### INSTRUCTIONS TO FOLLOW
The required answer is an exact copy of every entry underneath.
Start of TASK MATERIAL
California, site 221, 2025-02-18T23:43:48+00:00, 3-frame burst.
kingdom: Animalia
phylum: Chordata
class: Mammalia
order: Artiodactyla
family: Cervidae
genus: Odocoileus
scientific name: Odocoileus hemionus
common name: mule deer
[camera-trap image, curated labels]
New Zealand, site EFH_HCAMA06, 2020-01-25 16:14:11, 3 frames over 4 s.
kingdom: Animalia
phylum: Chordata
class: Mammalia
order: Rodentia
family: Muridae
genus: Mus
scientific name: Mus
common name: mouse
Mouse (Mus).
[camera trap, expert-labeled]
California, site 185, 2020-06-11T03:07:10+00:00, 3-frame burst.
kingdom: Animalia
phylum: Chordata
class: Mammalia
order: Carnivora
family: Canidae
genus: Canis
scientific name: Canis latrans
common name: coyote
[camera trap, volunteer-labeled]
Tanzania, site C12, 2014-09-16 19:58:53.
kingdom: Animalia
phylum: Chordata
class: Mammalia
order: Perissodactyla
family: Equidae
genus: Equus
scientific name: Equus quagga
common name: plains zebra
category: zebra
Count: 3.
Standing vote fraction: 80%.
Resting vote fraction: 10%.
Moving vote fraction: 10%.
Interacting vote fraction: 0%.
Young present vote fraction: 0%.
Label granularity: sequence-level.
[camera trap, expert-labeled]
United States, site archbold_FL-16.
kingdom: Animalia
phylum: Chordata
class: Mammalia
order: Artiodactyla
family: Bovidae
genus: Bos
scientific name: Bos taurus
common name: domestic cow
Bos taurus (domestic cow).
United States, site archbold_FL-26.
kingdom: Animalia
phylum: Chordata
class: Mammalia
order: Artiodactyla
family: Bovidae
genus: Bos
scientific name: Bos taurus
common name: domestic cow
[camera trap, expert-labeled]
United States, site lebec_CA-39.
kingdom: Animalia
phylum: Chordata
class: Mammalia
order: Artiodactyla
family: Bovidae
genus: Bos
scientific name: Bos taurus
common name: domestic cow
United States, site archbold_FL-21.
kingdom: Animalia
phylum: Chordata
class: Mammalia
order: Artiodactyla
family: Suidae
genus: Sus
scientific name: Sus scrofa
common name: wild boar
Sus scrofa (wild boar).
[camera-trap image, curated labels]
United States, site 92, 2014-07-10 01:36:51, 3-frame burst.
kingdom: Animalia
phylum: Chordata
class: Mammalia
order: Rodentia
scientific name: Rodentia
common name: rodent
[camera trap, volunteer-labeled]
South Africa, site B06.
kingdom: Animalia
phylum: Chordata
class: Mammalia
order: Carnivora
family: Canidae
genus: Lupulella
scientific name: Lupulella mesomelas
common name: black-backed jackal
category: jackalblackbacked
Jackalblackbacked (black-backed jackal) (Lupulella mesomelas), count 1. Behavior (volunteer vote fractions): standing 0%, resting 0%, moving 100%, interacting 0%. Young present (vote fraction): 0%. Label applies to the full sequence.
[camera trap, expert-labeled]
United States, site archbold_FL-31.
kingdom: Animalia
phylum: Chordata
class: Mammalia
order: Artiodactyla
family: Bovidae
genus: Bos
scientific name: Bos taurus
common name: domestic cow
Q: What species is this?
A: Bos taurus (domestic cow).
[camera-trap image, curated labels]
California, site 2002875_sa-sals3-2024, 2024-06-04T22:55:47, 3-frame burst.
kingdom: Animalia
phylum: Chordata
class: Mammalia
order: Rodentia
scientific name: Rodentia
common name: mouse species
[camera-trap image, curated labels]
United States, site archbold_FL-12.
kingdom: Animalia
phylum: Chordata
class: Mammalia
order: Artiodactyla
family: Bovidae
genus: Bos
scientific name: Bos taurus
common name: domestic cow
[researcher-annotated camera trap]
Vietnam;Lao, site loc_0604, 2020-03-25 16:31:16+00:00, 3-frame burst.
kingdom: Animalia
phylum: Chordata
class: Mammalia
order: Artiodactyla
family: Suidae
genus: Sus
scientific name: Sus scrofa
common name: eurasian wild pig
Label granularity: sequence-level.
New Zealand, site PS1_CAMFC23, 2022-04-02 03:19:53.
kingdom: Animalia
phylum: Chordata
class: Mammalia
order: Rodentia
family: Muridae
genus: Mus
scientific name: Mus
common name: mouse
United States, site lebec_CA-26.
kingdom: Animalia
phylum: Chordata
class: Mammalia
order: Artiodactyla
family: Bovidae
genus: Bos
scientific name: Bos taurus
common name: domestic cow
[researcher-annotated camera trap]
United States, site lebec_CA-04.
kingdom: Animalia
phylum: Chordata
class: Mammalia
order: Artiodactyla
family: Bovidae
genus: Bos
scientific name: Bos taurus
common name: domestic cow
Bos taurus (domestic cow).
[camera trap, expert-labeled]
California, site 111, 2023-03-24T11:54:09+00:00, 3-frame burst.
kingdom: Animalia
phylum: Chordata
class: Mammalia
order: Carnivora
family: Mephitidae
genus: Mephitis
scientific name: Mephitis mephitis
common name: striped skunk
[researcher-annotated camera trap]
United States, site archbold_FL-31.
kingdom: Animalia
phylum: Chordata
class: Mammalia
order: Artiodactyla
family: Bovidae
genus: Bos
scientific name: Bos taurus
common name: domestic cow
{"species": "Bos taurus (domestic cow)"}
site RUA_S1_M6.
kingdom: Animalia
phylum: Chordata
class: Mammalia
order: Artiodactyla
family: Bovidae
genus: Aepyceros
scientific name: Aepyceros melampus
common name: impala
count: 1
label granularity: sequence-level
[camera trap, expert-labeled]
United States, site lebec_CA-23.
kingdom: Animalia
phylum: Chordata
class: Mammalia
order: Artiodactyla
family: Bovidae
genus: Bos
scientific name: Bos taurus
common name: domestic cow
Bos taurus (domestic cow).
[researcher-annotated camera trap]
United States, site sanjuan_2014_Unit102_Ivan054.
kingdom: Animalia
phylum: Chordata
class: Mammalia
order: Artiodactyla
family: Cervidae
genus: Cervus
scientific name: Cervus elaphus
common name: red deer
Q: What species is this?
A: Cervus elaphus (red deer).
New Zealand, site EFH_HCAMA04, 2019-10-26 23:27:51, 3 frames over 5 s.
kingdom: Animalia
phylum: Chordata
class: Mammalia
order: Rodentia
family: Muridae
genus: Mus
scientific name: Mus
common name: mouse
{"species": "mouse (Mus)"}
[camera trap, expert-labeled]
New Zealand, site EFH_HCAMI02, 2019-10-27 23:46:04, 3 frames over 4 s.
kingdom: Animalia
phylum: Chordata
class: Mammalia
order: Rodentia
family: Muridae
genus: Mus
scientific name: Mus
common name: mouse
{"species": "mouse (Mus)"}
End of TASK MATERIAL
### ANSWER TO THE PROBLEM
California, site 221, 2025-02-18T23:43:48+00:00, 3-frame burst.
kingdom: Animalia
phylum: Chordata
class: Mammalia
order: Artiodactyla
family: Cervidae
genus: Odocoileus
scientific name: Odocoileus hemionus
common name: mule deer
[camera-trap image, curated labels]
New Zealand, site EFH_HCAMA06, 2020-01-25 16:14:11, 3 frames over 4 s.
kingdom: Animalia
phylum: Chordata
class: Mammalia
order: Rodentia
family: Muridae
genus: Mus
scientific name: Mus
common name: mouse
Mouse (Mus).
[camera trap, expert-labeled]
California, site 185, 2020-06-11T03:07:10+00:00, 3-frame burst.
kingdom: Animalia
phylum: Chordata
class: Mammalia
order: Carnivora
family: Canidae
genus: Canis
scientific name: Canis latrans
common name: coyote
[camera trap, volunteer-labeled]
Tanzania, site C12, 2014-09-16 19:58:53.
kingdom: Animalia
phylum: Chordata
class: Mammalia
order: Perissodactyla
family: Equidae
genus: Equus
scientific name: Equus quagga
common name: plains zebra
category: zebra
Count: 3.
Standing vote fraction: 80%.
Resting vote fraction: 10%.
Moving vote fraction: 10%.
Interacting vote fraction: 0%.
Young present vote fraction: 0%.
Label granularity: sequence-level.
[camera trap, expert-labeled]
United States, site archbold_FL-16.
kingdom: Animalia
phylum: Chordata
class: Mammalia
order: Artiodactyla
family: Bovidae
genus: Bos
scientific name: Bos taurus
common name: domestic cow
Bos taurus (domestic cow).
United States, site archbold_FL-26.
kingdom: Animalia
phylum: Chordata
class: Mammalia
order: Artiodactyla
family: Bovidae
genus: Bos
scientific name: Bos taurus
common name: domestic cow
[camera trap, expert-labeled]
United States, site lebec_CA-39.
kingdom: Animalia
phylum: Chordata
class: Mammalia
order: Artiodactyla
family: Bovidae
genus: Bos
scientific name: Bos taurus
common name: domestic cow
United States, site archbold_FL-21.
kingdom: Animalia
phylum: Chordata
class: Mammalia
order: Artiodactyla
family: Suidae
genus: Sus
scientific name: Sus scrofa
common name: wild boar
Sus scrofa (wild boar).
[camera-trap image, curated labels]
United States, site 92, 2014-07-10 01:36:51, 3-frame burst.
kingdom: Animalia
phylum: Chordata
class: Mammalia
order: Rodentia
scientific name: Rodentia
common name: rodent
[camera trap, volunteer-labeled]
South Africa, site B06.
kingdom: Animalia
phylum: Chordata
class: Mammalia
order: Carnivora
family: Canidae
genus: Lupulella
scientific name: Lupulella mesomelas
common name: black-backed jackal
category: jackalblackbacked
Jackalblackbacked (black-backed jackal) (Lupulella mesomelas), count 1. Behavior (volunteer vote fractions): standing 0%, resting 0%, moving 100%, interacting 0%. Young present (vote fraction): 0%. Label applies to the full sequence.
[camera trap, expert-labeled]
United States, site archbold_FL-31.
kingdom: Animalia
phylum: Chordata
class: Mammalia
order: Artiodactyla
family: Bovidae
genus: Bos
scientific name: Bos taurus
common name: domestic cow
Q: What species is this?
A: Bos taurus (domestic cow).
[camera-trap image, curated labels]
California, site 2002875_sa-sals3-2024, 2024-06-04T22:55:47, 3-frame burst.
kingdom: Animalia
phylum: Chordata
class: Mammalia
order: Rodentia
scientific name: Rodentia
common name: mouse species
[camera-trap image, curated labels]
United States, site archbold_FL-12.
kingdom: Animalia
phylum: Chordata
class: Mammalia
order: Artiodactyla
family: Bovidae
genus: Bos
scientific name: Bos taurus
common name: domestic cow
[researcher-annotated camera trap]
Vietnam;Lao, site loc_0604, 2020-03-25 16:31:16+00:00, 3-frame burst.
kingdom: Animalia
phylum: Chordata
class: Mammalia
order: Artiodactyla
family: Suidae
genus: Sus
scientific name: Sus scrofa
common name: eurasian wild pig
Label granularity: sequence-level.
New Zealand, site PS1_CAMFC23, 2022-04-02 03:19:53.
kingdom: Animalia
phylum: Chordata
class: Mammalia
order: Rodentia
family: Muridae
genus: Mus
scientific name: Mus
common name: mouse
United States, site lebec_CA-26.
kingdom: Animalia
phylum: Chordata
class: Mammalia
order: Artiodactyla
family: Bovidae
genus: Bos
scientific name: Bos taurus
common name: domestic cow
[researcher-annotated camera trap]
United States, site lebec_CA-04.
kingdom: Animalia
phylum: Chordata
class: Mammalia
order: Artiodactyla
family: Bovidae
genus: Bos
scientific name: Bos taurus
common name: domestic cow
Bos taurus (domestic cow).
[camera trap, expert-labeled]
California, site 111, 2023-03-24T11:54:09+00:00, 3-frame burst.
kingdom: Animalia
phylum: Chordata
class: Mammalia
order: Carnivora
family: Mephitidae
genus: Mephitis
scientific name: Mephitis mephitis
common name: striped skunk
[researcher-annotated camera trap]
United States, site archbold_FL-31.
kingdom: Animalia
phylum: Chordata
class: Mammalia
order: Artiodactyla
family: Bovidae
genus: Bos
scientific name: Bos taurus
common name: domestic cow
{"species": "Bos taurus (domestic cow)"}
site RUA_S1_M6.
kingdom: Animalia
phylum: Chordata
class: Mammalia
order: Artiodactyla
family: Bovidae
genus: Aepyceros
scientific name: Aepyceros melampus
common name: impala
count: 1
label granularity: sequence-level
[camera trap, expert-labeled]
United States, site lebec_CA-23.
kingdom: Animalia
phylum: Chordata
class: Mammalia
order: Artiodactyla
family: Bovidae
genus: Bos
scientific name: Bos taurus
common name: domestic cow
Bos taurus (domestic cow).
[researcher-annotated camera trap]
United States, site sanjuan_2014_Unit102_Ivan054.
kingdom: Animalia
phylum: Chordata
class: Mammalia
order: Artiodactyla
family: Cervidae
genus: Cervus
scientific name: Cervus elaphus
common name: red deer
Q: What species is this?
A: Cervus elaphus (red deer).
New Zealand, site EFH_HCAMA04, 2019-10-26 23:27:51, 3 frames over 5 s.
kingdom: Animalia
phylum: Chordata
class: Mammalia
order: Rodentia
family: Muridae
genus: Mus
scientific name: Mus
common name: mouse
{"species": "mouse (Mus)"}
[camera trap, expert-labeled]
New Zealand, site EFH_HCAMI02, 2019-10-27 23:46:04, 3 frames over 4 s.
kingdom: Animalia
phylum: Chordata
class: Mammalia
order: Rodentia
family: Muridae
genus: Mus
scientific name: Mus
common name: mouse
{"species": "mouse (Mus)"}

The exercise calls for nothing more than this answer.